[Stored records]
--------
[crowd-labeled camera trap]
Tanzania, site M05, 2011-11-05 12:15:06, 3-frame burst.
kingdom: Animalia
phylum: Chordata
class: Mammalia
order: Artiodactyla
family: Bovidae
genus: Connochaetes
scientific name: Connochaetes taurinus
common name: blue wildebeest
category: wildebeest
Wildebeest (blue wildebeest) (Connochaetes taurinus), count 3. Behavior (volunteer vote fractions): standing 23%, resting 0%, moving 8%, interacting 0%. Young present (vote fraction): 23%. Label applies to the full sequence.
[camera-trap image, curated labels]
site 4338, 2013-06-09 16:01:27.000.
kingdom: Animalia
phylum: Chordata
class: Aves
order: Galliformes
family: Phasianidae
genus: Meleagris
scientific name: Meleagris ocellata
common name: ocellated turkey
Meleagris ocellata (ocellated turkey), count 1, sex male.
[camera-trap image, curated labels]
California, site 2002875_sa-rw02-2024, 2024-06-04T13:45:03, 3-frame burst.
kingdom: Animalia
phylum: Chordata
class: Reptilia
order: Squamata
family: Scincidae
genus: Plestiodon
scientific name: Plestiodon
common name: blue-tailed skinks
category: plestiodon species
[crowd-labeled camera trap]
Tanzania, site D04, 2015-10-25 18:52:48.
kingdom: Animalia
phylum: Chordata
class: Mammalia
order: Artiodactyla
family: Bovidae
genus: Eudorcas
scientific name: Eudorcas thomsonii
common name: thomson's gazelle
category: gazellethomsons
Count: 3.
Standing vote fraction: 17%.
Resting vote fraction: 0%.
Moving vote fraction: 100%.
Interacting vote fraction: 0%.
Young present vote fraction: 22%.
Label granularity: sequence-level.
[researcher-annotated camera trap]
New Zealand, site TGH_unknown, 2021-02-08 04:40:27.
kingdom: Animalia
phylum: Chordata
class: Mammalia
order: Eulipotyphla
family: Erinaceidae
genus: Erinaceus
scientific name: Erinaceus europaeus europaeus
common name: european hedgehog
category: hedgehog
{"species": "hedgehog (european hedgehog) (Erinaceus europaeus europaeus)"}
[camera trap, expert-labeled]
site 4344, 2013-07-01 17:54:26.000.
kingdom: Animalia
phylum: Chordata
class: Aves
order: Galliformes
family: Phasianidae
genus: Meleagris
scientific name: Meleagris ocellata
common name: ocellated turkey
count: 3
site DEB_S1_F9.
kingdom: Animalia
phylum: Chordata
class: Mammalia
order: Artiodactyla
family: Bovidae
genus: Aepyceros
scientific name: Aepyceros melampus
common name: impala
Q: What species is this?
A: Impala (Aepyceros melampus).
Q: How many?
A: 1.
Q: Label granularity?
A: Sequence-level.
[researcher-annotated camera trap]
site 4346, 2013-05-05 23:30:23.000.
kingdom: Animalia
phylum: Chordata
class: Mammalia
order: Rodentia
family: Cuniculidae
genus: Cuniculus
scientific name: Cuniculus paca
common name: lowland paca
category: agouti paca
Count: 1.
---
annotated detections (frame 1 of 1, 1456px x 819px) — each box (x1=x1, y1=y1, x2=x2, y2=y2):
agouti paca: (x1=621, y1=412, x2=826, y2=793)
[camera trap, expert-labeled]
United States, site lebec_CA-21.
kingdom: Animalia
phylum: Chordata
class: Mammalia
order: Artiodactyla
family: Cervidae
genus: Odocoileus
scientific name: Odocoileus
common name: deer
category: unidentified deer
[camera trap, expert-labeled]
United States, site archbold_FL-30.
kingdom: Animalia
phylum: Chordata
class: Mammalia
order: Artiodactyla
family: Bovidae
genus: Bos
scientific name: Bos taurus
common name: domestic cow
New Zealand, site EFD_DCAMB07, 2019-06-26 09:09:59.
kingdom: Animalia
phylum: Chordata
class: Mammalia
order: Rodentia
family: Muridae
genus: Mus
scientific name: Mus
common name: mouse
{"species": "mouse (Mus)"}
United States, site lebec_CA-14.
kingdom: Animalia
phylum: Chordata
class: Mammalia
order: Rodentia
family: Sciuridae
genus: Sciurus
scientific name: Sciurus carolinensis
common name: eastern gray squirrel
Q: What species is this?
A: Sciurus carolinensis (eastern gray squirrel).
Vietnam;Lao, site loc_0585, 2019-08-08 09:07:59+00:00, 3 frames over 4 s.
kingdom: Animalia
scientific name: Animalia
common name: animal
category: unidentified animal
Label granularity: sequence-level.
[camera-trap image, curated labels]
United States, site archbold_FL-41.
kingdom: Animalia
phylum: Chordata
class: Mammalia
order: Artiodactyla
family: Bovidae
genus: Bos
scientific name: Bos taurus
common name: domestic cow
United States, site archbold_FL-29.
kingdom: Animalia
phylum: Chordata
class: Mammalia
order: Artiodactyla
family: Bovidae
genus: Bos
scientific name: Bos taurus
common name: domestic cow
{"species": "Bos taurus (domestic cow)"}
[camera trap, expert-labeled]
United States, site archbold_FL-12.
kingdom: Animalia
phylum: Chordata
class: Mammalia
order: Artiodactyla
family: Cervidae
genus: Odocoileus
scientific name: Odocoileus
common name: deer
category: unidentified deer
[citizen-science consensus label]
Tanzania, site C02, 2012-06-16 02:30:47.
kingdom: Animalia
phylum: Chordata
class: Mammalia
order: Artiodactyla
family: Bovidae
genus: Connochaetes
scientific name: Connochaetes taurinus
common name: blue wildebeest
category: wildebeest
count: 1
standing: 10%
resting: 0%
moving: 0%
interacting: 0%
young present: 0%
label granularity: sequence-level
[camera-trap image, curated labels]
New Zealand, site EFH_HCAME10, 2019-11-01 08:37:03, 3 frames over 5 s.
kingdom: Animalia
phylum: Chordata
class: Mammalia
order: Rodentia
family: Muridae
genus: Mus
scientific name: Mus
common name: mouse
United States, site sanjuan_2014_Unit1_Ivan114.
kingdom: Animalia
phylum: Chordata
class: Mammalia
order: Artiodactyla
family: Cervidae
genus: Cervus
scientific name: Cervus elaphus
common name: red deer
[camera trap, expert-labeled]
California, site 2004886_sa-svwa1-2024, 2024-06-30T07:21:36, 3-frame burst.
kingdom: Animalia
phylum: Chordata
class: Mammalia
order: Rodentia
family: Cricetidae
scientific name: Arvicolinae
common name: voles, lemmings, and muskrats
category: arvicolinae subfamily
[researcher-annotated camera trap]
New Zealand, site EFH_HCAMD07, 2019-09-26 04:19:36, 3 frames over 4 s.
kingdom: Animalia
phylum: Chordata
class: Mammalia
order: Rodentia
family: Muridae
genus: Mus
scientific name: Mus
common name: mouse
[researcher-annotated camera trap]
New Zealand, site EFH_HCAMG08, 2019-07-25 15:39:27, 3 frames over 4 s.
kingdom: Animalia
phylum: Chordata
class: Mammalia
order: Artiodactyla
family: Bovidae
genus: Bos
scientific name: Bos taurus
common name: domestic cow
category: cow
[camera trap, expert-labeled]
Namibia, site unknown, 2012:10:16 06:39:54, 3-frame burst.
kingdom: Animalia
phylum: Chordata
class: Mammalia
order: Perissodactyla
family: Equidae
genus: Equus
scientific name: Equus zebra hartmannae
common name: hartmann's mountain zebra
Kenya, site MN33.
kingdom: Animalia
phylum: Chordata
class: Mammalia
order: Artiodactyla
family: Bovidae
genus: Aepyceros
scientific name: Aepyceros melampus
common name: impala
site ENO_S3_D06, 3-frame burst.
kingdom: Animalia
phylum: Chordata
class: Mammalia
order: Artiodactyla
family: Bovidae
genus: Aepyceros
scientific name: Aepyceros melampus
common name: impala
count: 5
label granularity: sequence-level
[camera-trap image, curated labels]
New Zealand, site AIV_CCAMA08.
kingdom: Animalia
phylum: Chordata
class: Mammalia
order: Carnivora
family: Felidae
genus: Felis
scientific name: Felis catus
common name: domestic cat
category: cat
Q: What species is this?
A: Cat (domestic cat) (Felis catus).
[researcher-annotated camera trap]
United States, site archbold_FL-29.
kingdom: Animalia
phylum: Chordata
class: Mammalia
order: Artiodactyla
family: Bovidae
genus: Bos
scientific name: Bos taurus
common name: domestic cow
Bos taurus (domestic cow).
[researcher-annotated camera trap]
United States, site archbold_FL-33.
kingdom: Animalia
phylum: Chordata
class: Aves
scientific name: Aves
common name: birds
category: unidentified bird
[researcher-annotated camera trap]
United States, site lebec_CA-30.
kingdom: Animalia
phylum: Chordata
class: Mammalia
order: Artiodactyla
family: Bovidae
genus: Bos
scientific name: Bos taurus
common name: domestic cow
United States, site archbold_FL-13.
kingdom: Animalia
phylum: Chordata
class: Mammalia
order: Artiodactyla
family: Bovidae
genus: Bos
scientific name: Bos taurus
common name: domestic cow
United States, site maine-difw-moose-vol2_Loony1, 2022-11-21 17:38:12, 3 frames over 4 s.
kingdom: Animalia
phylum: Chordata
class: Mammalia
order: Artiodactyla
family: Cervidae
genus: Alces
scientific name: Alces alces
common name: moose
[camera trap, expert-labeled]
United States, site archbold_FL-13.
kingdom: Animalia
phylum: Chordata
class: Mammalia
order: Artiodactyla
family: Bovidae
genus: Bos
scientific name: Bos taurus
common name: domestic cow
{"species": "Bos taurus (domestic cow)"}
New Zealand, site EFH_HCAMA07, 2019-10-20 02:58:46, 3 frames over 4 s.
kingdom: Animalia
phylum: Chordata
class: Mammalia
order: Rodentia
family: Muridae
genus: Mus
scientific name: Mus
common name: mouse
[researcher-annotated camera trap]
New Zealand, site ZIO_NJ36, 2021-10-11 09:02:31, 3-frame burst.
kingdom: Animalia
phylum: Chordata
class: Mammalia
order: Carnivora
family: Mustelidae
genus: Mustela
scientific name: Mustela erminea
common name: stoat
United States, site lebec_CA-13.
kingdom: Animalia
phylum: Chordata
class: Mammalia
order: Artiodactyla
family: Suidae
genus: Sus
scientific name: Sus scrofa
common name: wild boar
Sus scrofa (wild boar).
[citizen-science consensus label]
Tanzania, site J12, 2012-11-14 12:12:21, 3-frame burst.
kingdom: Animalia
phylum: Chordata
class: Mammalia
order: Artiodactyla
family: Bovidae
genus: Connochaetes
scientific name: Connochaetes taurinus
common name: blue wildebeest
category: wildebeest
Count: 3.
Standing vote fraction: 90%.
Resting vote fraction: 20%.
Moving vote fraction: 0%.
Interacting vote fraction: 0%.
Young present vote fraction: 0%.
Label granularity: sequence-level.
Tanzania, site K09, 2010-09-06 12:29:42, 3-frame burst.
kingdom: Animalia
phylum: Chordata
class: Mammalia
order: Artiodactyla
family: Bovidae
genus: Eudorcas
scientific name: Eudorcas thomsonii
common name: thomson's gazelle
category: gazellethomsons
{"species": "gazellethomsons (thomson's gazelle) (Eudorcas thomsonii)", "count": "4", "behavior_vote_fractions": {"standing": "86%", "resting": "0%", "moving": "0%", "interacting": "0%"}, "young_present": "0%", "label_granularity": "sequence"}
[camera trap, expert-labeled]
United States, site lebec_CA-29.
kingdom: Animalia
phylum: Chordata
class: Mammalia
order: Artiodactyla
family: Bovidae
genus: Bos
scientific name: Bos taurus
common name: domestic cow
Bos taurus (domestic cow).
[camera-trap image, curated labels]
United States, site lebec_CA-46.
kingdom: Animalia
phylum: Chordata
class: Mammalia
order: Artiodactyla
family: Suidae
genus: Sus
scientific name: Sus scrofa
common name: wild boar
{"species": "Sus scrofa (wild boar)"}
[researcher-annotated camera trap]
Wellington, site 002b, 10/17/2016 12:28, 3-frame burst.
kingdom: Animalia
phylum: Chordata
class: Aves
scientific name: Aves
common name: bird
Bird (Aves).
--------
# [Assigned task]
From the entries above, select each line containing the string "frames".

# [Written solution]
Vietnam;Lao, site loc_0585, 2019-08-08 09:07:59+00:00, 3 frames over 4 s.
New Zealand, site EFH_HCAME10, 2019-11-01 08:37:03, 3 frames over 5 s.
New Zealand, site EFH_HCAMD07, 2019-09-26 04:19:36, 3 frames over 4 s.
New Zealand, site EFH_HCAMG08, 2019-07-25 15:39:27, 3 frames over 4 s.
United States, site maine-difw-moose-vol2_Loony1, 2022-11-21 17:38:12, 3 frames over 4 s.
New Zealand, site EFH_HCAMA07, 2019-10-20 02:58:46, 3 frames over 4 s.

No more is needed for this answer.